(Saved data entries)

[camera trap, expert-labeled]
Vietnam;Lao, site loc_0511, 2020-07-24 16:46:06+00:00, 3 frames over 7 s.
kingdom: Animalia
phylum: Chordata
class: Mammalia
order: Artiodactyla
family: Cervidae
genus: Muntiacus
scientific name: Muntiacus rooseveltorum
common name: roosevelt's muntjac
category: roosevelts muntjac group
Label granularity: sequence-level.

**What is required**
Each record shown above is to be given again exactly.

**Completed task**
[camera trap, expert-labeled]
Vietnam;Lao, site loc_0511, 2020-07-24 16:46:06+00:00, 3 frames over 7 s.
kingdom: Animalia
phylum: Chordata
class: Mammalia
order: Artiodactyla
family: Cervidae
genus: Muntiacus
scientific name: Muntiacus rooseveltorum
common name: roosevelt's muntjac
category: roosevelts muntjac group
Label granularity: sequence-level.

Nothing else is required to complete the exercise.